But how can I measure Odo now?
I have an automotive habit that I learned from my father: When I fill up the gas tank, I write down the mileage on the trip odometer and divide it by the number of gallons I buy in order to keep track of the car’s fuel efficiency. When I did so yesterday, I was rather shocked to see that the odometer read only 49 miles and I bought slightly over 7 gallons, giving an apparent fuel efficiency of just under 7 MPG. My first thought was that something was seriously wrong with my engine, or something else that affects fuel efficiency. My second thought was that something was seriously wrong with my odometer. A bit more driving confirmed that the odometer was broken — I’d no doubt driven significantly more than 49 miles since the last fill-up, but they hadn’t been registering. Either way, I needed maintenance, so I made an appointment. (Ironically, the dealer is directly across the street from the gas station I used yesterday — I was in the neighborhood after a dentist appointment — but I didn’t think I could just drop in, and I wasn’t sure what the problem was until I drove home and confirmed it was the odometer. So I had to make a second trip halfway across town in as many days. Just as well my fuel efficiency wasn’t the problem.)
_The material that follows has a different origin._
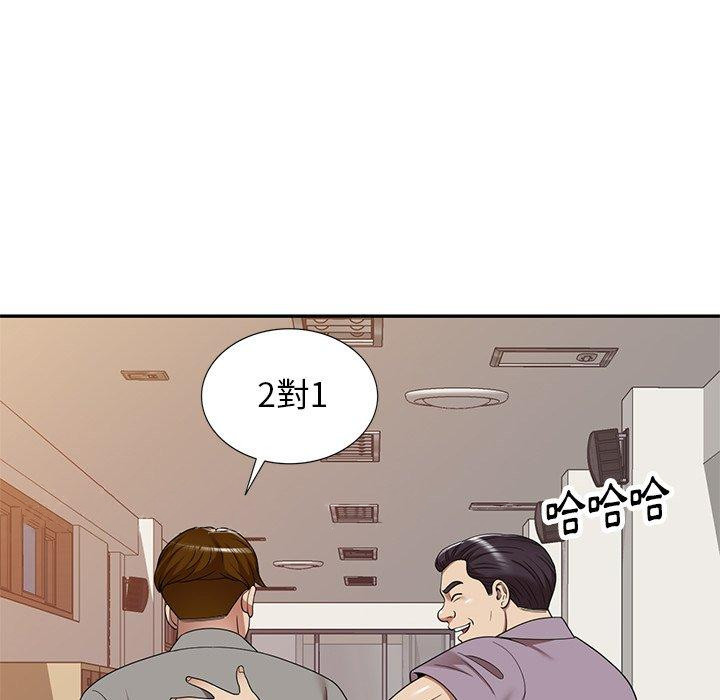 《媽媽是球僮》漫画 第10話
So I went to the dealership and told the guy there about the odometer problem. He advised me that fixing it would probably entail removing the whole speedometer assembly and sending it out to someplace that could repair it, which would be cheaper than replacing the whole schmeer, but would leave me carless for a couple of days. But he said he’d check first during the inspection to see if there was just a blown fuse or something. So I occupied myself with my phone (listening to music to drown out the TV, browsing the web, and playing backgammon) while I waited, and hoped that it would turn out to be just a blown fuse. No such luck — he would have to send the part in for repair, and I’d be without a ride for couple of days if I agreed to do that.
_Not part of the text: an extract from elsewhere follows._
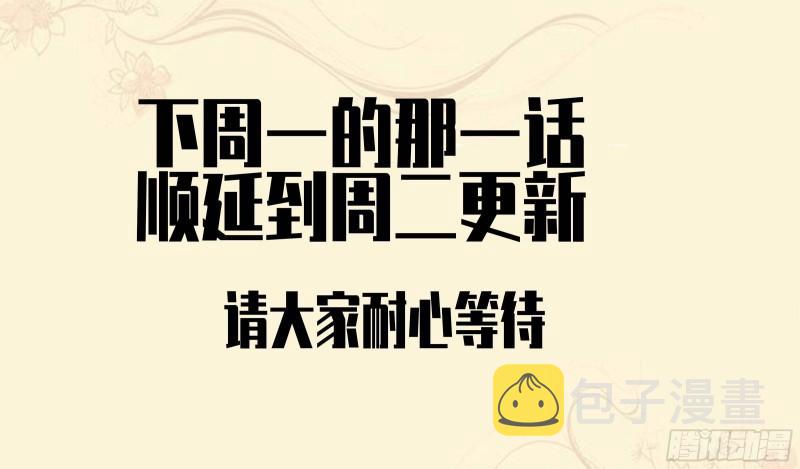 第二卷76秦无阳47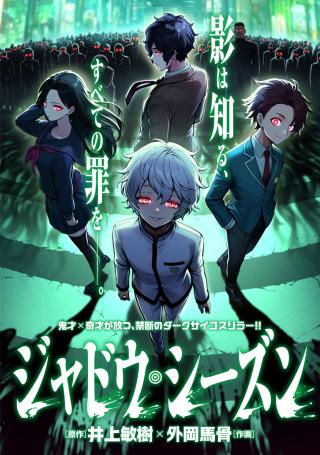 ワンピース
But then it occurred to me… do I really need a working odometer that badly? It’s handy for tracking my fuel efficiency, but I don’t really use it for anything else. I tend to ignore it except when I’m at the gas station. I suppose it could be useful if you know that a given destination is X miles from a certain intersection, say, but that’s kind of superfluous now that I have a smartphone with GPS navigation. And if the dealership or another garage needs to know how many miles are on the car, they can get that info from its onboard computer (it’s still registering the correct mileage, it’s just not getting to the dashboard display). So I decided that, for now, I’d just make do without an odometer.
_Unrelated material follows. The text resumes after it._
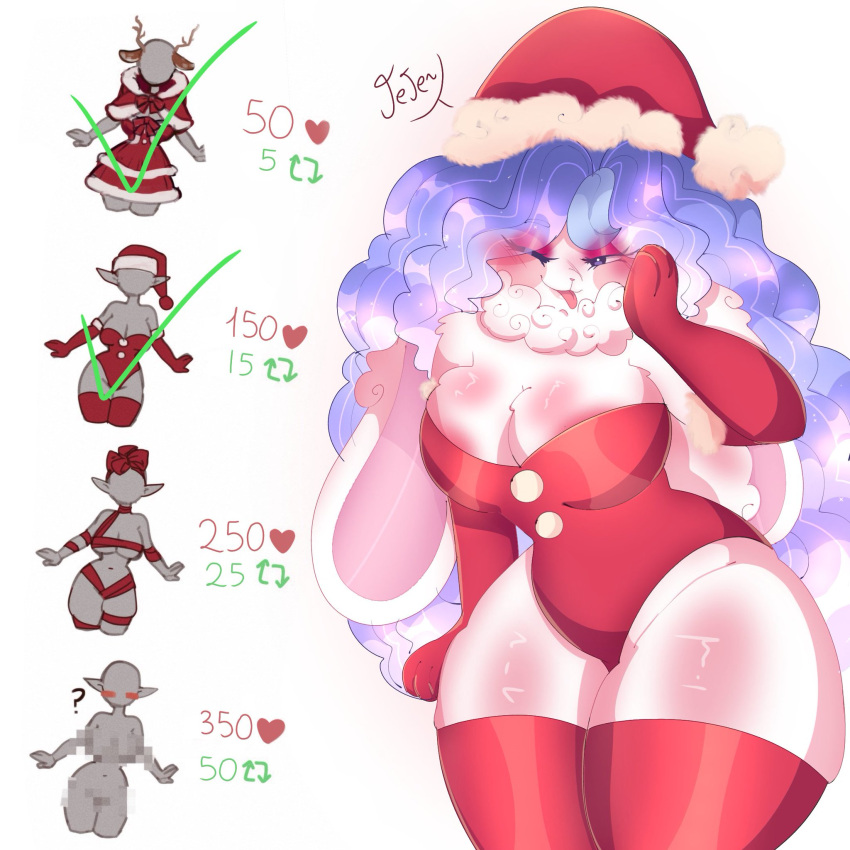 SexySanty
Still, it may be a minor inconvenience, but it’s a sign of the car’s age (it’s 13 years old now). And it’s my second minor breakdown this year; last winter, the trunk release button on the dashboard stopped working because a cable came loose. Maybe it’s time I started to think about trading it in. I’m just not sure I could afford the expense of buying a car. But maybe if I get one or two of the extra writing gigs I’m hoping to get in the near future, it’ll be worth further consideration.